O amor entre seres humanos expressa-se através de diferentes formas. Por gestos de carinho, por palavras construtivas, encorajadoras, de reconhecimento, louvor e bênção ou pela dádiva de prendas, objetos ou flores que sabemos serem apreciados pela pessoa em questão.
Mas existem ainda outras formas de exprimir amor para com alguém, como por exemplo os cuidados e proteção. Amamos os nossos filhos e entes queridos por isso procuramos protegê-los de perigos e desgostos, sofrendo com eles as contrariedades que experimentam na vida, em especial quando são ou estão mais frágeis ou vulneráveis.
Para os crentes, uma outra forma de amar é pedir a Deus pelos que amamos ou interceder junto de quem for necessário para lhes facilitar a vida. Mas há ainda o amor sacrificial que leva alguém a sacrificar-se até ao sangue e a morrer no lugar de quem ama para o salvar. Isto tem sucedido ao longo da história inúmeras vezes e há mesmo animais que se sacrificam até à morte para salvar as suas crias.
Todavia, a grande marca da fé cristã é aquilo que S. Paulo diz aos cristãos de Roma na sua carta apostólica: “Mas Deus prova o seu amor para connosco, em que Cristo morreu por nós, sendo nós ainda pecadores.” (5:8).
Ou seja, ninguém está disposto a morrer para poupar um inimigo, como ele explica: “Porque apenas alguém morrerá por um justo; pois poderá ser que pelo bom alguém ouse morrer” (5:7). Pois foi mesmo isso que Jesus Cristo fez, dar a sua vida em sacrifício por aqueles que não mereciam – se assim podemos dizer – ou seja, pelos inimigos de Deus, como é o caso do ladrão arrependido que foi executado juntamente com ele.
Este discurso pode parecer estranho aos ouvidos duma Europa pós-cristã, secularizada, materialista e mesmo ao ser humano em geral que parece cada vez mais desumanizado. É difícil entender hoje um ato de amor levado ao limite, ao sacrifício da própria vida, num mundo de contra-valores, de amor líquido, como diria Zygmunt Bauman, e onde os termos e os conceitos de misericórdia e compaixão estão esquecidos e ficaram há muito fora de moda.

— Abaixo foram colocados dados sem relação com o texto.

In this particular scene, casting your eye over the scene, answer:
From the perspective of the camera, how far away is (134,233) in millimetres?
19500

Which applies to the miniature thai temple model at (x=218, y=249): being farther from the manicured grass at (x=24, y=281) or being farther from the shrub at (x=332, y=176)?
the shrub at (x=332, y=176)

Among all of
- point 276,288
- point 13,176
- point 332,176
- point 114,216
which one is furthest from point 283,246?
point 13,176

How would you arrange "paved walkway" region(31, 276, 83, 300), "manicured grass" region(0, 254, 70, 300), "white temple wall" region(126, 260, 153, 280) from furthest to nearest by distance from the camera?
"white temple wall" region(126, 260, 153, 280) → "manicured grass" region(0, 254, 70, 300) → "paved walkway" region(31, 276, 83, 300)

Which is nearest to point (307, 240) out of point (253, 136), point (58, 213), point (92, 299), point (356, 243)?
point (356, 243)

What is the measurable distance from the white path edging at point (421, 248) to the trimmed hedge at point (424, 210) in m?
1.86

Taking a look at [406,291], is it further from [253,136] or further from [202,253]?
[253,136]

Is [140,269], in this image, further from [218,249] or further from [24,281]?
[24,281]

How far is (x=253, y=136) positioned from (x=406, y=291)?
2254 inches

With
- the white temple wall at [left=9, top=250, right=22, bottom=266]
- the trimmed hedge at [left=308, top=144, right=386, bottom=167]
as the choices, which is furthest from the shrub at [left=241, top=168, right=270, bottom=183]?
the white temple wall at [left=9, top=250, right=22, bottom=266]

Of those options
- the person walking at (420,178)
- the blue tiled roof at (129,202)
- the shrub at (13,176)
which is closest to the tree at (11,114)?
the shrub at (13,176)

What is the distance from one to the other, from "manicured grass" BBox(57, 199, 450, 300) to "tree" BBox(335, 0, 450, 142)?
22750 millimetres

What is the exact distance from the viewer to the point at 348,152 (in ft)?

Mas esta é a mensagem central do evangelho. Deus amou as pessoas de forma tão profunda que enviou o seu Filho com uma mensagem de esperança, consciente dos riscos que corria, e com o objetivo de através da fé garantir a vida eterna a todos sem excepção (João 3:16).
O amor é libertador
A Páscoa cristã é o momento mais elevado do calendário religioso mas terá sido inspirado pela Páscoa judaica, celebração que se realiza sensivelmente na mesma época do ano, apesar de assumir um significado distinto. Para os judeus a Pessach (do hebraico פסח, que significa passar por cima ou passar sobre) recorda a libertação do povo hebreu da escravatura no Egipto e o início da jornada no deserto do Sinai em direcção à terra prometida a Abraão.
Se para um judeu a sua Pessach representa a libertação da opressão humana (Êxodo) e a esperança dum futuro glorioso, para os cristãos a Páscoa significa a libertação do mal e de nós mesmos. Assim como os hebreus “ressuscitaram” através do êxodo, de regresso à vida, para os cristãos o Cristo ressuscitado remete para uma nova vida de justiça e para a esperança da vida eterna com Deus. A razão pela qual isto sucede radica no incomparável amor de Deus, desinteressado, sacrificial e eterno.
Mas a grande lição da Páscoa será talvez a libertação de nós mesmos, dos nossos demónios interiores na conversão para um outro caminho, de paz, fraternidade e amor a Deus e ao próximo, que é, afinal, o grande ensinamento de Jesus Cristo: “Mestre, qual é o grande mandamento na lei? E Jesus disse-lhe: Amarás o Senhor teu Deus de todo o teu coração, e de toda a tua alma, e de todo o teu pensamento. Este é o primeiro e grande mandamento. E o segundo, semelhante a este, é: Amarás o teu próximo como a ti mesmo. Destes dois mandamentos dependem toda a lei e os profetas” (Mateus 22:36-40).
Apesar disso, nos últimos dois milénios, muitos dos que se afirmavam cristãos moveram-se em contracorrente relativamente à essência da fé em Jesus e provocaram escândalo, perplexidade e revolta nos demais. Muitos desses desalinhamentos são justificados pelo espírito da época, outros nem por isso e a verdade é que o escândalo ainda hoje é recorrente.
Que esta Páscoa seja um momento de libertação e conversão.